Kepada mereka, saya pernah berkata:, “Kalau untuk beli microwave, happy call atau alat-alat rumah tangga yang harganya setara atau bahkan lebih mahal dari pada kambing qurban aja ibu-ibu berani beli meski dibela-belain nyicil atau arisan, alangkah baiknya (jika kurang mampu untuk cash) hal itu juga berlaku untuk kurban. Sehingga bisa dipastikan kita mampu berkurban tiap tahunnya, atau  dua-tiga tahun sekali”

Terpikirnya program tabungan qurban ini juga karena saya melihat, selama ini masih bayak keluarga yang sebenarnya ‘mampu’ berqurban sendiri-sendiri suami atau istri, tapi mencukupkan diri hanya berqurban satu kambing saja untuk seluruh keluarga. Padahal syariatnya kan tidak seperti itu. Qurban di-sunnah muakkadah-kan pada diri setiap muslim, bukan pada pasutri atau keluarga. Maka, bagi setiap kita, suami atau istri, alangkah baiknya masing-masing bisa berqurban  setiap tahunnya. Jika ada keluangan rizki lagi, kita juga bisa berqurban untuk anggota keluarga (anak) yang sudah baligh, sehingga menjadi pahala baginya.

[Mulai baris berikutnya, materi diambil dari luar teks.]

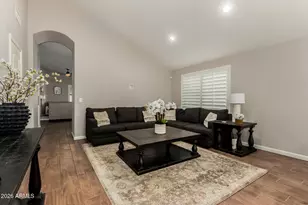 19980 N 63rd Dr, Glendale, AZ 85308 - Photo 8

Tahun 2006, saya pernah membaca di Koran Republika, tentang kisah yang sangat menyentuh  kaitannya dengan masalah azzam untuk berqurban ini. Beliau seorang penerima BLT yang hanya mampu mengontrak rumah kumuh, tetapi suatu hari menyerahkan tabungan recehannya untuk berqurban. Kisah yang membuat saya malu hati, lalu mendefinisikan ulang tentang ‘kemampuan berqurban’, terutama bagi saya sendiri.